Wie viel "Sozialstaat" können wir uns bei den gegenwärtigen Rahmenbedingungen leisten?
Es ist ein Standortvorteil, hohe soziale Standards zu haben, in denen Menschen sich wohlfühlen, die dann auch die Demokratie tragen. Fakt ist: Wir müssen uns ändern. Und es wäre klug, die Dinge auf den Tisch zu legen und zu fragen: Was passiert eigentlich, wenn wir mehr Steuermittel nehmen? Wo nehmen wir die her? Was passiert, wenn wir mehr Eigenverantwortung einfordern in der Gesellschaft? All diese Punkte müssen zu einem Gesamtkonzept gefügt werden. Es wird keine Einzelfallgerechtigkeit geben. Und es wird auch weh tun. Aber wir müssen uns anpassen, damit wir unsere sozialen Errungenschaften erhalten und uns nicht versündigen an der nächsten Generation, die das dann nicht mehr hätte, weil wir die Kassen leerräumen.
Zum deutschen Handwerk gehören auch die Gesundheitshandwerke. Welchen Beitrag leisten sie zum deutschen Gesundheitswesen?

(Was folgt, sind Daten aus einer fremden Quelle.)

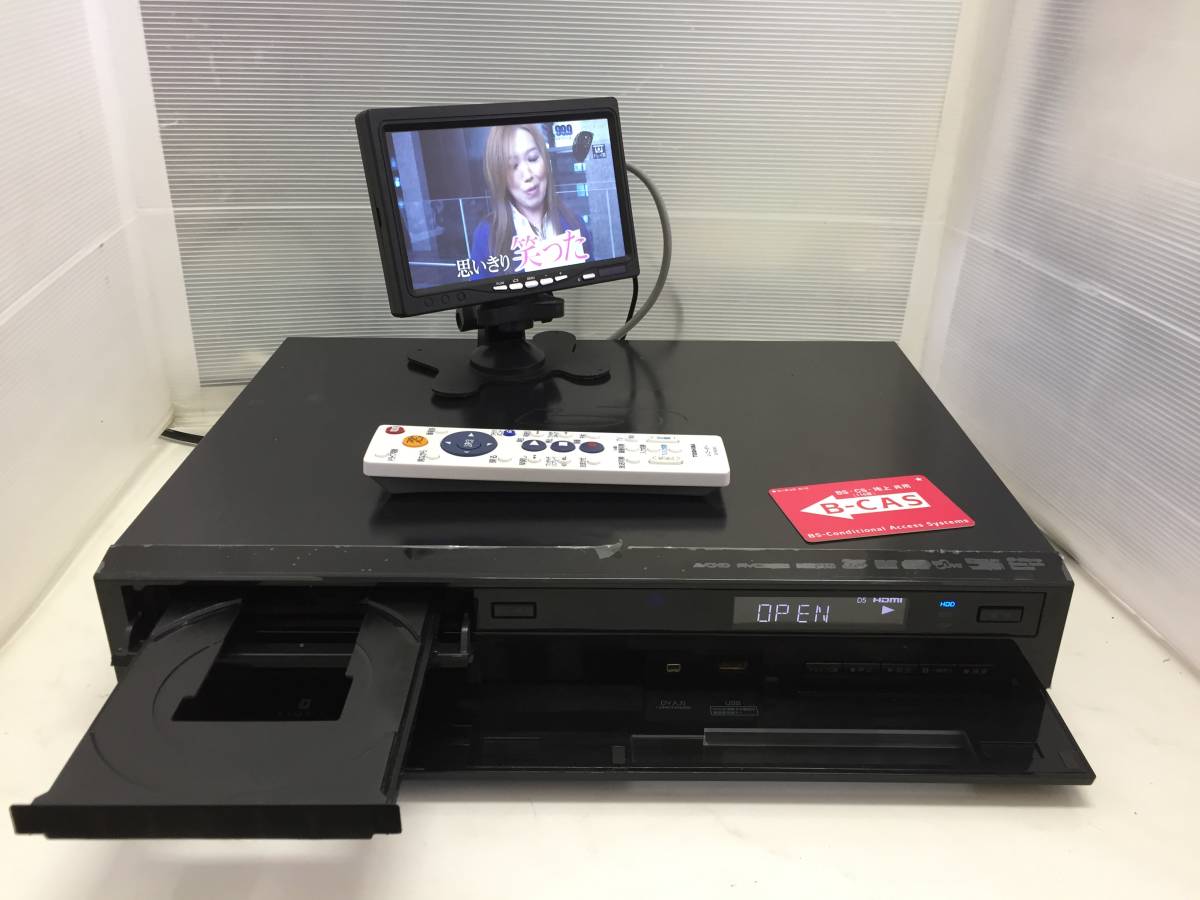 東芝 HDD & ブルーレイディスクレコーダー レグザ RD-BZ710中古品B-221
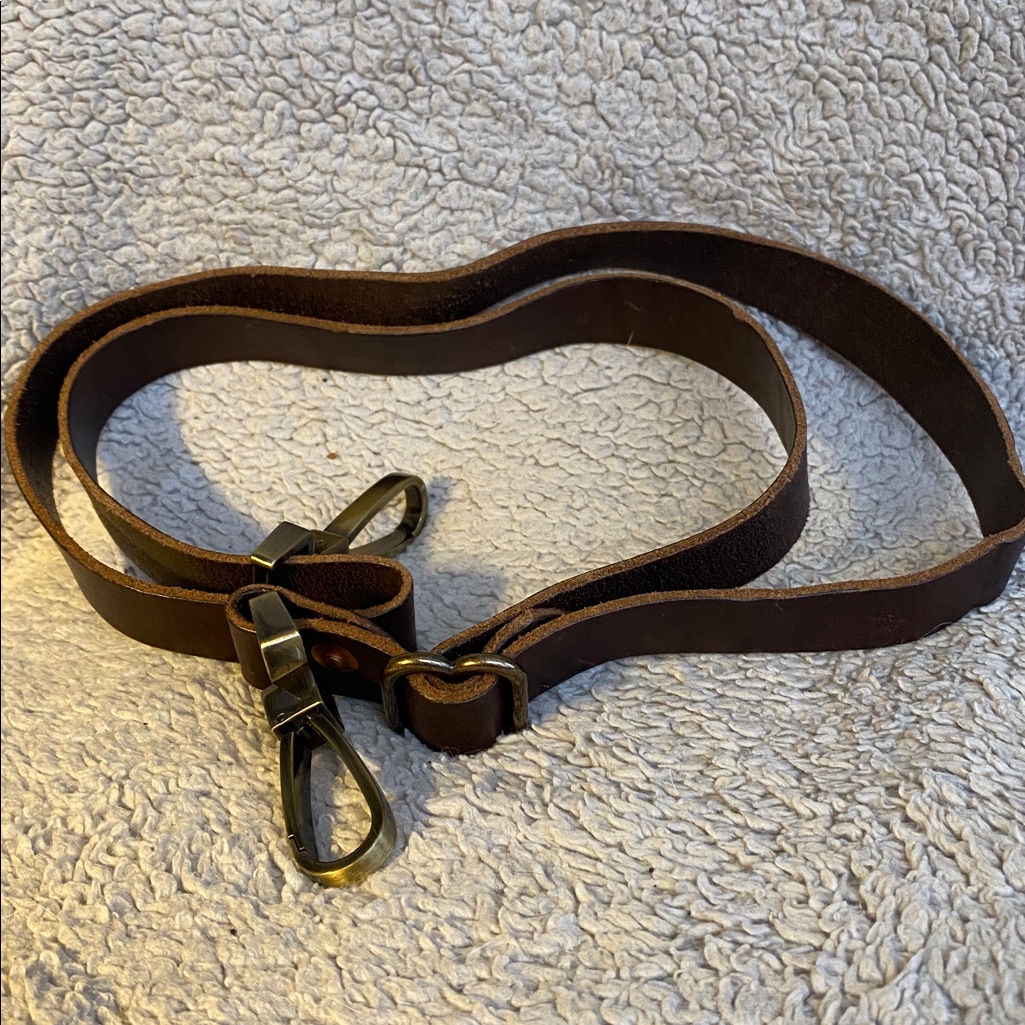 Brown Color Leather 2745 Strap For Bag 1919 Brand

Der Zahnarzt macht Ihnen schöne neue Zähne. Vielen ist aber nicht bewusst, dass der Zahntechniker, der Handwerksmeister, diese Sachen ja erst herstellen muss. Der Orthopädie-Techniker, der Orthopädie-Schuhmachermeister, der Hörakustiker, der Augenoptiker – sie alle gehören zum Handwerk dazu. Die Hörakustiker haben mal begonnen mit einem Hörrohr aus Metall. Inzwischen haben sie die kleinsten Computer, die es gibt, die individuell auf den Menschen angepasst werden. Man sieht, welche Lebensqualität und welche Prävention in diesen Gewerken liegen. Das muss in der Öffentlichkeit mehr wahrgenommen werden. Es ist nicht nur mit dem guten Mediziner getan. Ohne die Gesundheitshandwerke würde unser Gesundheitswesen nicht funktionieren. Wir brauchen ein Konzept, das die Nachteile des Standorts Deutschland in den Fokus nimmt – und ausräumt.
Wir stehen vor den vorgezogenen Neuwahlen nach dem Aus der Ampel-Regierung. Welche Erwartungen formulieren Sie an die neue Bundesregierung?
Wirtschaftspolitik muss Chefsache sein. Und es muss ein einigungsfähiges Konzept auf den Tisch, das die Nachteile, die der Standort Deutschland momentan hat, in den Fokus nimmt und sie ausräumt. Wir sind ein starkes Land. Wir können das. Aber wir müssen jetzt auch handeln.